The electrochemical measurements of CPs 3 and 4 were achieved by thoroughly manually mixing the particles with a 30 wt % amount of SP-type carbon black and 10 wt % binder of polyvinylidene difluoride (PVDF, G-580, TCI). The CPs and SP conductor materials were well-mixed first, and then the binder of PVDF in N-methylpyrrolidinone (NMP) was added and mixed again. The final slurry was transferred and coated onto copper foil (10 μm, Nippon Foil Co, Nippon Foil Mfg. Co, Yodogawa-Ku, Osaka, Japan).
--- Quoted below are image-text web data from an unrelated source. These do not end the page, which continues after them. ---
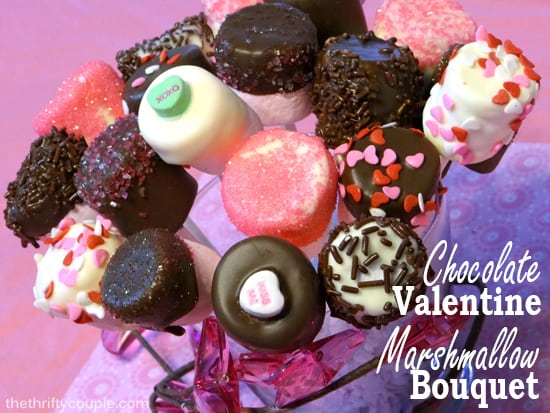 10+ Easy Valentine\'s Day Chocolate Dessert Recipes | Happy Deal ...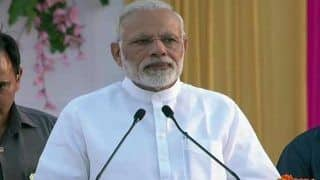 PM Takes 'Nyay' Jibe at Oppn, Attacks K'taka CM Over Vote Bank Politics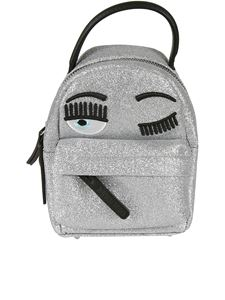 Chiara Ferragni - Flirting glitter backpack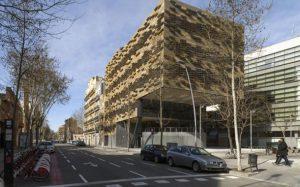 طراحی خلاقانه نمای چند لایه؛ مرکز تحقیقات اسپانیا!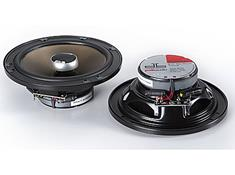 Polk Audio db651s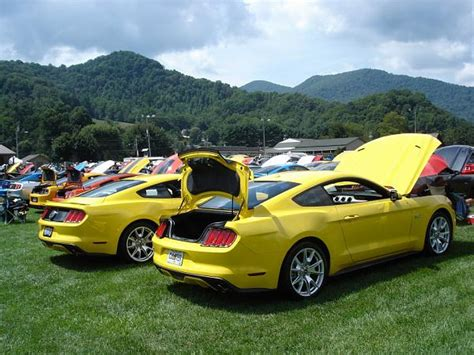Location D Auto Mustang 2015 ford mustang battery location html autos post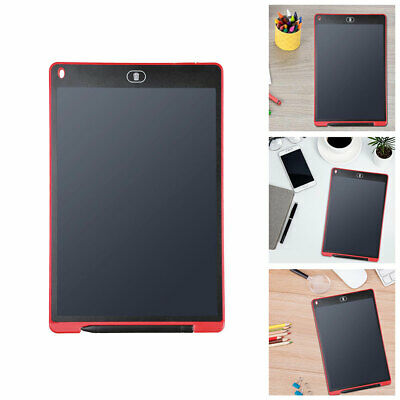 "12"" Electronic Digital LCD Writing Tablet Kid DIY Drawing Board Memo Pad Stylus"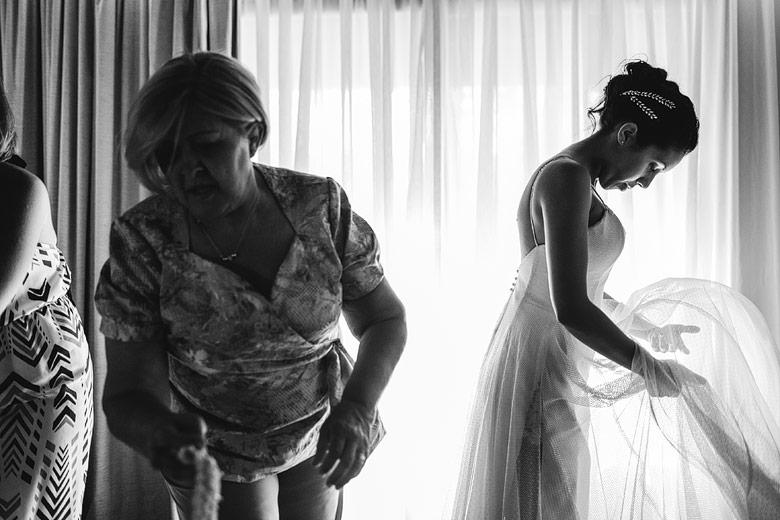 vestido de novia julieta peña alta costura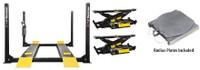 Dannmar Combo  Major Series D-12A 12,000 Lbs Capacity Alignment Lift & 2 x Bridge Jacks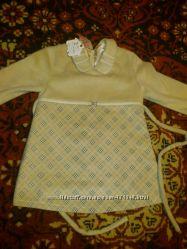 Новое тёплое  платьице BURBERRY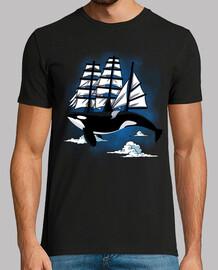 pirate orca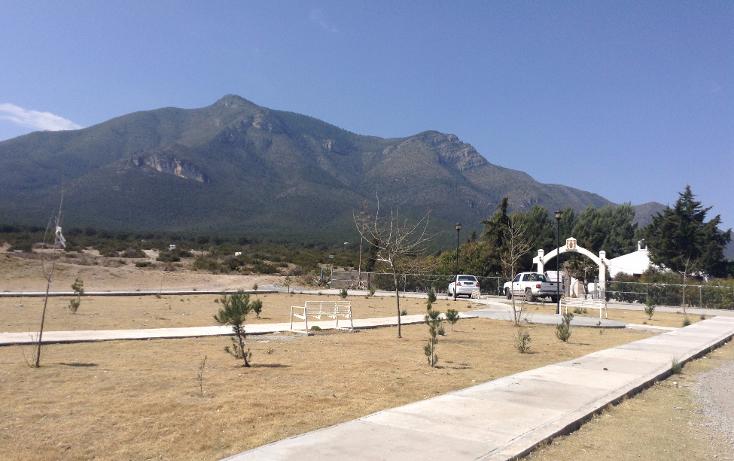 Foto de terreno habitacional en venta en  , sierra hermosa, arteaga, coahuila de zaragoza, 1112107 No. 01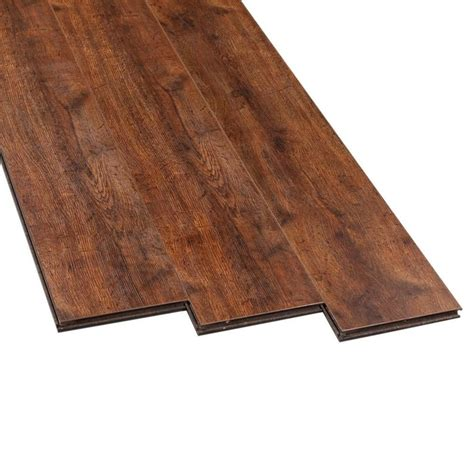 floor and decor laminate floor and decor laminate flooring home decorating ideas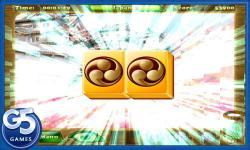 Mahjong Artifacts®: Chapter 2 screenshot 5/6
The dried electrode film was compressed by a roller at room temperature to make the film smoother and more compact. After drying at 100 °C for 6 h under vacuum, the circular electrode disks with area about 1.37 cm² were punched out of the larger coated foil sheets and weighed. The mixture was rolled into thin sheets and pressed into 7 mm circular disks in diameter as electrodes. The typical electrode mass and thickness were 8 to 13 mg and 0.03 to 0.08 mm. The electrochemical measurements were recorded in a standard 2032-coin type sealed in an Ar-filled glove box. A lithium metal foil was then used as the counter and reference electrodes. One piece of Celgard 2320 microporous membrane separator (Celgard, New Jersey, NJ, USA) was thoroughly soaked with 1 M LiPF₆ EC/DMC 1:1 electrolyte (Merck). The electrode cycling tests were recorded by a battery testing system on a Maccor Model-2200 (Maccor, Tulsa, OK, USA). Cyclic voltammetry (CV) was determined on Autolab PGSTAT-101 (Metrohm UK Ltd, Runcorn, UK) station in combination with a powerful Nova software electrochemical analyzer (Metrohm UK Ltd, Runcorn, UK) at 1 mVs⁻¹ in the three-electrode system with 1 M solution of LiPF₆ containing EC:DMC = 1:1 by weight.

3. Results and Discussion

3.1. Structural Description of [Li₃(BTC)(H₂O)₆] (1)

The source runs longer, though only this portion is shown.